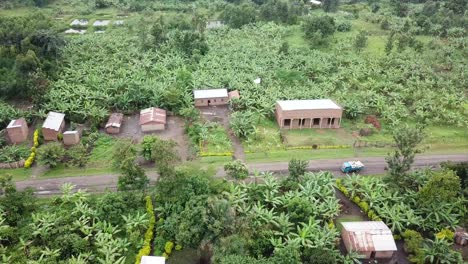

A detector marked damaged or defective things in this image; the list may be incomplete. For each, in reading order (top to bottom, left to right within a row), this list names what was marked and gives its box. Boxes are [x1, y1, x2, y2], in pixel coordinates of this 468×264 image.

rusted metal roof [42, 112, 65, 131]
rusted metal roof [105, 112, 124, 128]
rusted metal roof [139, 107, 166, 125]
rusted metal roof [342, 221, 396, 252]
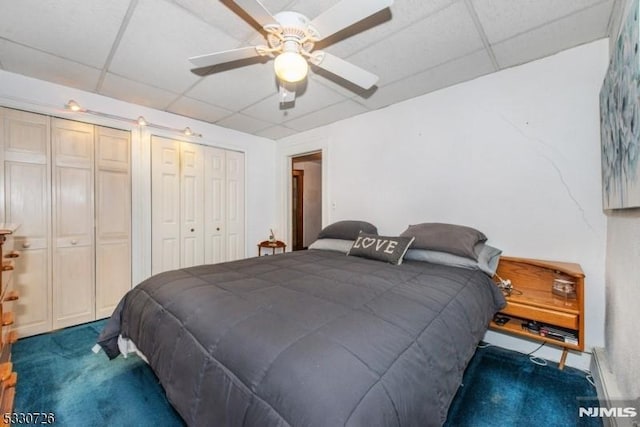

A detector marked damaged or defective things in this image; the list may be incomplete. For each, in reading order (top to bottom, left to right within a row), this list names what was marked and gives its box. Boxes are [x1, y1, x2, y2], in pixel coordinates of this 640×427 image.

### Stated goal:
Reproduce every line of the material above verbatim, leaving out the pictures.

### The completed task:
A detector marked damaged or defective things in this image; the list may be incomplete. For each, in reading order (top to bottom, left to right within a row), this list names what was marked and gives its box. Boxes are [x1, y1, x2, y2], in pixel coordinates of this 468×264 image.

rusted metal roof [42, 112, 65, 131]
rusted metal roof [105, 112, 124, 128]
rusted metal roof [139, 107, 166, 125]
rusted metal roof [342, 221, 396, 252]

A detector marked damaged or defective things in this image; the list may be incomplete. For each, in reading order (top to bottom, left to right within a row), this list names what was marked and gives its box. Boxes are [x1, y1, x2, y2], in pixel coordinates of this 640×427 image.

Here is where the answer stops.